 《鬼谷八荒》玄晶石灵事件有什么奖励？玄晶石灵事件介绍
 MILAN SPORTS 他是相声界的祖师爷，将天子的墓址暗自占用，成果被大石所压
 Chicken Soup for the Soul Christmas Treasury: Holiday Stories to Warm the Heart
---
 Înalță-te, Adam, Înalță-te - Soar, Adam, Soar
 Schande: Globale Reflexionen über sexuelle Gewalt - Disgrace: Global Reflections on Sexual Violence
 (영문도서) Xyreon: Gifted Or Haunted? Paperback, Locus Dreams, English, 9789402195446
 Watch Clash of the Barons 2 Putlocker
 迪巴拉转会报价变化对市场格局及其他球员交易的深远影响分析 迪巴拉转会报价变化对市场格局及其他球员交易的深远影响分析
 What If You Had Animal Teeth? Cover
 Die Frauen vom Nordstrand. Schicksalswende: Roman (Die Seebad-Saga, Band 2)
---
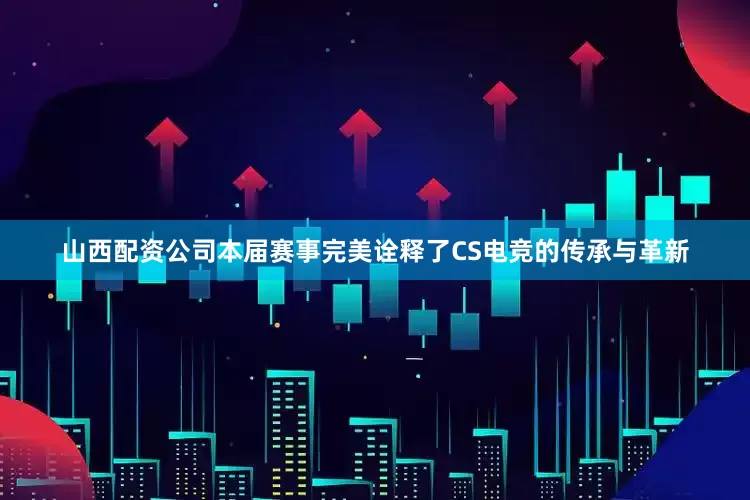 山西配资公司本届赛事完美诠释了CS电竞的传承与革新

Description of the task: Your answer should consist solely of the lines above from the line with "What If You Had Animal Teeth? Cover" to the line with "Die Frauen vom", both included, reproduced exactly.

Task answer:
 What If You Had Animal Teeth? Cover
 Die Frauen vom Nordstrand. Schicksalswende: Roman (Die Seebad-Saga, Band 2)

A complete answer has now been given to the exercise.